WORK ORDER. Type out the entries again, keeping every word unchanged.

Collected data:
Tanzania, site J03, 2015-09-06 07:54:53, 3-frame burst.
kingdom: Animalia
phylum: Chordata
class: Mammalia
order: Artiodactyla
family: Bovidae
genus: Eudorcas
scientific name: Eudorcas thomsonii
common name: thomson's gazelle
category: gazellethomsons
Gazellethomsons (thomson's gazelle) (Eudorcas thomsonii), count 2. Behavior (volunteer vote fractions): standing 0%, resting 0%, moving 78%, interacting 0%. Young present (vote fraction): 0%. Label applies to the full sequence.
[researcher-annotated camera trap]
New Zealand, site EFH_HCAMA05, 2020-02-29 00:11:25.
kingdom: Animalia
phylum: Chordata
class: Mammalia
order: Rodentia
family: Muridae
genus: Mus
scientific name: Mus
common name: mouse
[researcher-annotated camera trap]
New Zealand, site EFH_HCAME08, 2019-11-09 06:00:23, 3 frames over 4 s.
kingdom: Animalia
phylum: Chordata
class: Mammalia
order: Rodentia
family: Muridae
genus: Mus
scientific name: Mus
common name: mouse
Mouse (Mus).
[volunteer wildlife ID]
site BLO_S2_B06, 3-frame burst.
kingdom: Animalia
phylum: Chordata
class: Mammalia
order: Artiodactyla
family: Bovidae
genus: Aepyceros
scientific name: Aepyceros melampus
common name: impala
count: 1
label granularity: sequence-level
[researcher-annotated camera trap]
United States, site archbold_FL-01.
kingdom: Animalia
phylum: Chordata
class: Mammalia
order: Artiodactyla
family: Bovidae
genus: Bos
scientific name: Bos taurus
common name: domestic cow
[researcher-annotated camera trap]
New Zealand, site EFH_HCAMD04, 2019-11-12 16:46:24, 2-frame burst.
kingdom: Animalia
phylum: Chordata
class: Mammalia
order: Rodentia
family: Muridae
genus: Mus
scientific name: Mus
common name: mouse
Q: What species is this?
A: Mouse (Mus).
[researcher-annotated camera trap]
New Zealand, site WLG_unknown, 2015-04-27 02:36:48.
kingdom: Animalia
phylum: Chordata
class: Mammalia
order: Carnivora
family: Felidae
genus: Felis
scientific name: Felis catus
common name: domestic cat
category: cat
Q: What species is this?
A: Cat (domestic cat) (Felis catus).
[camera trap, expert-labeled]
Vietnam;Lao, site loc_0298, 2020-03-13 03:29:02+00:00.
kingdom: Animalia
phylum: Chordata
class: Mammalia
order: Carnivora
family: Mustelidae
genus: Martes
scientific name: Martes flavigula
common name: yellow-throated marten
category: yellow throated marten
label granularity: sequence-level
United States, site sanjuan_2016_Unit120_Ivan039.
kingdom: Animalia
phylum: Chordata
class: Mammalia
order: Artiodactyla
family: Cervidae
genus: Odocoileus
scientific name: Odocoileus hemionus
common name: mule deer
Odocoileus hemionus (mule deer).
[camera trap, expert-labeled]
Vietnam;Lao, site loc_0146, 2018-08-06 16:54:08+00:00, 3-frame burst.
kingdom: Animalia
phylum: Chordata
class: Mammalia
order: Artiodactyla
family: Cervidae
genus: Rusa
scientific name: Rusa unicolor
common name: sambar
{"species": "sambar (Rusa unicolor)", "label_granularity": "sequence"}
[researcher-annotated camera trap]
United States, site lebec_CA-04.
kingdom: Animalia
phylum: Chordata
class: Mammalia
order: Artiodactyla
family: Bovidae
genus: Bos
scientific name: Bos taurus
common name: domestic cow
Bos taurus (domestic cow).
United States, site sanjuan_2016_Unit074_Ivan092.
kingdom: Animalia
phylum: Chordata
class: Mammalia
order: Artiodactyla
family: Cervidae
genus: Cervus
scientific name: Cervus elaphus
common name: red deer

OUTPUT OF THE TASK.
Tanzania, site J03, 2015-09-06 07:54:53, 3-frame burst.
kingdom: Animalia
phylum: Chordata
class: Mammalia
order: Artiodactyla
family: Bovidae
genus: Eudorcas
scientific name: Eudorcas thomsonii
common name: thomson's gazelle
category: gazellethomsons
Gazellethomsons (thomson's gazelle) (Eudorcas thomsonii), count 2. Behavior (volunteer vote fractions): standing 0%, resting 0%, moving 78%, interacting 0%. Young present (vote fraction): 0%. Label applies to the full sequence.
[researcher-annotated camera trap]
New Zealand, site EFH_HCAMA05, 2020-02-29 00:11:25.
kingdom: Animalia
phylum: Chordata
class: Mammalia
order: Rodentia
family: Muridae
genus: Mus
scientific name: Mus
common name: mouse
[researcher-annotated camera trap]
New Zealand, site EFH_HCAME08, 2019-11-09 06:00:23, 3 frames over 4 s.
kingdom: Animalia
phylum: Chordata
class: Mammalia
order: Rodentia
family: Muridae
genus: Mus
scientific name: Mus
common name: mouse
Mouse (Mus).
[volunteer wildlife ID]
site BLO_S2_B06, 3-frame burst.
kingdom: Animalia
phylum: Chordata
class: Mammalia
order: Artiodactyla
family: Bovidae
genus: Aepyceros
scientific name: Aepyceros melampus
common name: impala
count: 1
label granularity: sequence-level
[researcher-annotated camera trap]
United States, site archbold_FL-01.
kingdom: Animalia
phylum: Chordata
class: Mammalia
order: Artiodactyla
family: Bovidae
genus: Bos
scientific name: Bos taurus
common name: domestic cow
[researcher-annotated camera trap]
New Zealand, site EFH_HCAMD04, 2019-11-12 16:46:24, 2-frame burst.
kingdom: Animalia
phylum: Chordata
class: Mammalia
order: Rodentia
family: Muridae
genus: Mus
scientific name: Mus
common name: mouse
Q: What species is this?
A: Mouse (Mus).
[researcher-annotated camera trap]
New Zealand, site WLG_unknown, 2015-04-27 02:36:48.
kingdom: Animalia
phylum: Chordata
class: Mammalia
order: Carnivora
family: Felidae
genus: Felis
scientific name: Felis catus
common name: domestic cat
category: cat
Q: What species is this?
A: Cat (domestic cat) (Felis catus).
[camera trap, expert-labeled]
Vietnam;Lao, site loc_0298, 2020-03-13 03:29:02+00:00.
kingdom: Animalia
phylum: Chordata
class: Mammalia
order: Carnivora
family: Mustelidae
genus: Martes
scientific name: Martes flavigula
common name: yellow-throated marten
category: yellow throated marten
label granularity: sequence-level
United States, site sanjuan_2016_Unit120_Ivan039.
kingdom: Animalia
phylum: Chordata
class: Mammalia
order: Artiodactyla
family: Cervidae
genus: Odocoileus
scientific name: Odocoileus hemionus
common name: mule deer
Odocoileus hemionus (mule deer).
[camera trap, expert-labeled]
Vietnam;Lao, site loc_0146, 2018-08-06 16:54:08+00:00, 3-frame burst.
kingdom: Animalia
phylum: Chordata
class: Mammalia
order: Artiodactyla
family: Cervidae
genus: Rusa
scientific name: Rusa unicolor
common name: sambar
{"species": "sambar (Rusa unicolor)", "label_granularity": "sequence"}
[researcher-annotated camera trap]
United States, site lebec_CA-04.
kingdom: Animalia
phylum: Chordata
class: Mammalia
order: Artiodactyla
family: Bovidae
genus: Bos
scientific name: Bos taurus
common name: domestic cow
Bos taurus (domestic cow).
United States, site sanjuan_2016_Unit074_Ivan092.
kingdom: Animalia
phylum: Chordata
class: Mammalia
order: Artiodactyla
family: Cervidae
genus: Cervus
scientific name: Cervus elaphus
common name: red deer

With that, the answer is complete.